→ **WORKING DATA**
━━━━━━━━━━━━━━━━━━━━

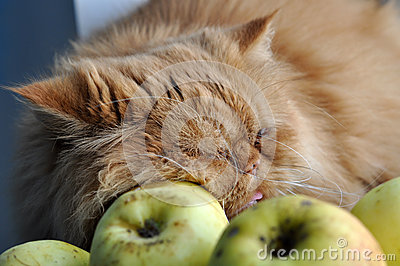 Cat sleeps and Apples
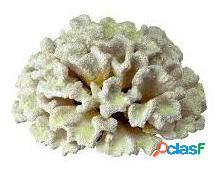 Ferplast Coral Blanco Blue 9131 19.5x19.5x8.5 cm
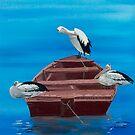 Pelicans aboard by caroline ellis
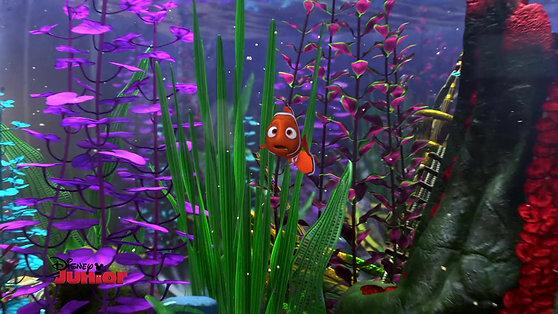 """Disney's """"Finding Nemo"""" TV Promo Narrator"""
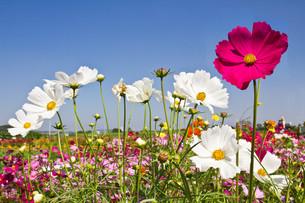 plants_flowersの写真素材 [FYI00846494]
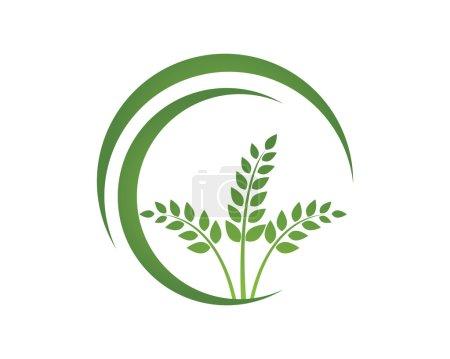 eco green rice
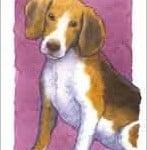 5 kort, hund med kant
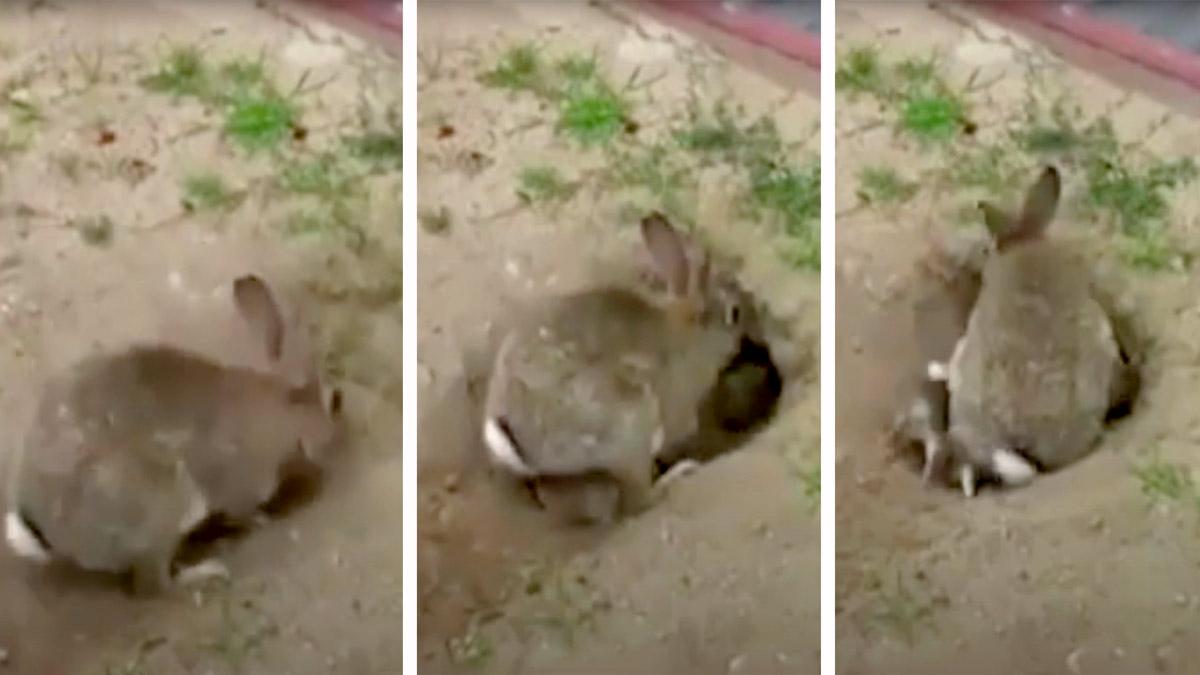 Un conejo empieza a escarbar en el suelo y destapa un tesoro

━━━━━━━━━━━━━━━━━━━━

→ **EXERCISE BRIEF**
Write out the listing again word for word, but without its pictures.

→ **ANSWER AREA**
 Cat sleeps and Apples
 Ferplast Coral Blanco Blue 9131 19.5x19.5x8.5 cm
 Pelicans aboard by caroline ellis
 """Disney's """"Finding Nemo"""" TV Promo Narrator"""
 plants_flowersの写真素材 [FYI00846494]
 eco green rice
 5 kort, hund med kant
 Un conejo empieza a escarbar en el suelo y destapa un tesoro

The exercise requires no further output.